### Brief 1
Write out the portion of the passage on government spending and taxes below that lies between "As families, businesses" and "growth in spending.", inclusive, copying it word for word.
### Brief 2
Continue the passage on government spending and taxes below, starting right after its final sentence.
[Passage provided Boundary: Start]
Two centuries ago, it was common practice for the doctors to bleed a patient in the belief that it would get rid of the “vapors” that were thought to be causing the illness. As a result, most patients got worse and many died. Much of the world is now suffering from equally incompetent politicos playing economic doctors.
Most of the major democratic countries are headed for a fiscal cliff because they have been increasing government spending at a rate far higher than economic growth for the past several years. Only seven of the 38 largest middle- or high-income economies that are non-petroleum-state democracies that the Economist reports on each week can be said to have their fiscal houses in order (where economic growth is greater than annual deficits so that debt-to-gross domestic product ratios are not rising). The responsible seven are Australia, Chile, Mexico, Singapore, South Korea, Sweden and Switzerland. If you do not live in one of those countries, be prepared for rocky economic times ahead.
As families, businesses and even governments must eventually learn, when growth in spending exceeds growth in revenues, there will be a day of reckoning. Sometimes it is possible to increase revenues. People within a family might be able to take on extra jobs or work longer hours. Businesses might be able to increase sales. Sometimes, governments can increase tax revenues or fees. Usually, the most effective solution in all three cases is to cut spending or, at least, to cut the growth in spending.
Politicians tend to like bigger government because it gives them more power — so they have a natural inclination to try to increase taxes rather than cut spending. The problem is the type of tax that does the least damage to economic growth and job creation is a tax on consumption that hits everyone. Politicians know the greatest chance of public approval for a tax increase is aiming at relatively few people and, particularly, people who can be characterized as evil — such as “the rich.”
As poster children for bad economic policy and for bad tax proposals, I have selected three rich jurisdictions: the largest being the United States; a large country, France; and a very small, largely self-governing overseas territory of the United Kingdom, the Cayman Islands. Despite the vast difference in size of these political entities, the three are exhibiting the same disease — undisciplined spending. Each of their leaders is prescribing the very same lethal medicine — tax increases on the most productive and on their capital.
Government spending as a percentage of GDP is rising rapidly in all three nations — a trend that cannot continue indefinitely, as anyone who understands basic arithmetic can grasp. This problem can be solved only with an increase in economic growth and/or a reduction in spending. Tax-rate increases on labor and capital reduce economic growth. Even if a tax-rate increase managed to increase tax revenue, the underlying problem will only get worse as long as government spending is rising more rapidly than GDP growth. There is no rate of tax increase that can solve a problem of excessive spending.
[Passage provided Boundary: End]
[Input data Boundary: Start]
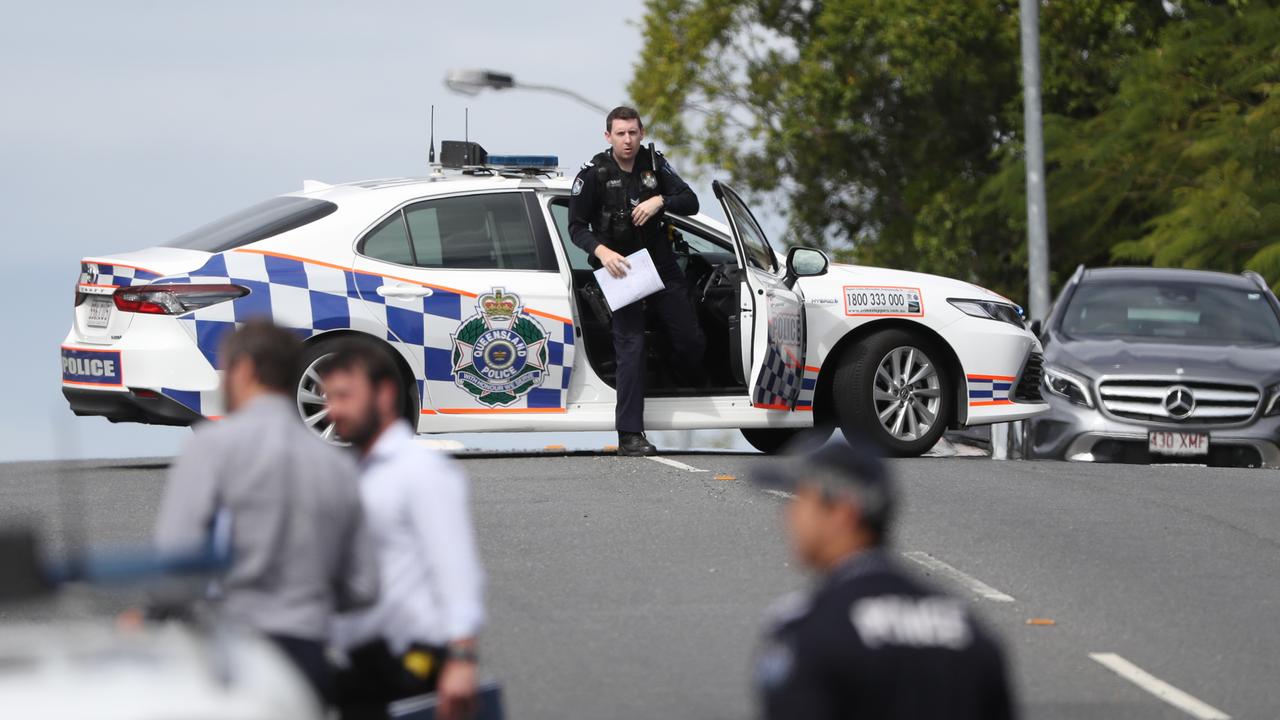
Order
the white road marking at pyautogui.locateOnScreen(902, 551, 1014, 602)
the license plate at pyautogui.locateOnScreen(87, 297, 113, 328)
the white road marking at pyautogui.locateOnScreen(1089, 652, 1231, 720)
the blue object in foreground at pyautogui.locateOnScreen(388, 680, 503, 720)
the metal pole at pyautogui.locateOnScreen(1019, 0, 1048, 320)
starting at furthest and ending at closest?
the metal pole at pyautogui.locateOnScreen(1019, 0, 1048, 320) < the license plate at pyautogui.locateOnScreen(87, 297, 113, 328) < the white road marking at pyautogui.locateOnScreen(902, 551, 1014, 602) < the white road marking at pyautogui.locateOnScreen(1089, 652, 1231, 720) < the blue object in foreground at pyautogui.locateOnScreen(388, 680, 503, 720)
[Input data Boundary: End]
### Response 1
As families, businesses and even governments must eventually learn, when growth in spending exceeds growth in revenues, there will be a day of reckoning. Sometimes it is possible to increase revenues. People within a family might be able to take on extra jobs or work longer hours. Businesses might be able to increase sales. Sometimes, governments can increase tax revenues or fees. Usually, the most effective solution in all three cases is to cut spending or, at least, to cut the growth in spending.

### Response 2
President Obama of the United States, President Francois Hollande of France and Premier McKeeva Bush of the Cayman Islands each assume that their tax increase proposals will not significantly depress economic growth and job creation. They also assume that these upper-income and highly mobile taxpayers are going to sit still and pay more in taxes without taking either legal or illegal measures to avoid being financially plundered. Both of these “heroic” assumptions are contrary to history and theory. Putting off spending cuts will become even more difficult because of an increased demand for government assistance as economic growth gets even slower as a result of the tax increases.
The debt situation is even more serious than the accompanying chart indicates, not only for the three jurisdictions shown but also for most every other country. Unfunded liabilities for transfer payments are not included in these totals, and in most countries they dwarf the explicit debt many times over. Also countries such as the United States increasingly have made guarantees to banks and other financial institutions and to consumers for home mortgages, etc. The French also have liabilities and loans to various European Union entities and other institutions, which in total may equal their explicit debt. This is equivalent to an individual whose liabilities exceed his assets and who signs on to guarantee his neighbor’s mortgage. To say that the global financial situation increasingly looks like a house of cards is a slur on a house of cards.
Richard W. Rahn is a senior fellow at the Cato Institute and chairman of the Institute for Global Economic Growth.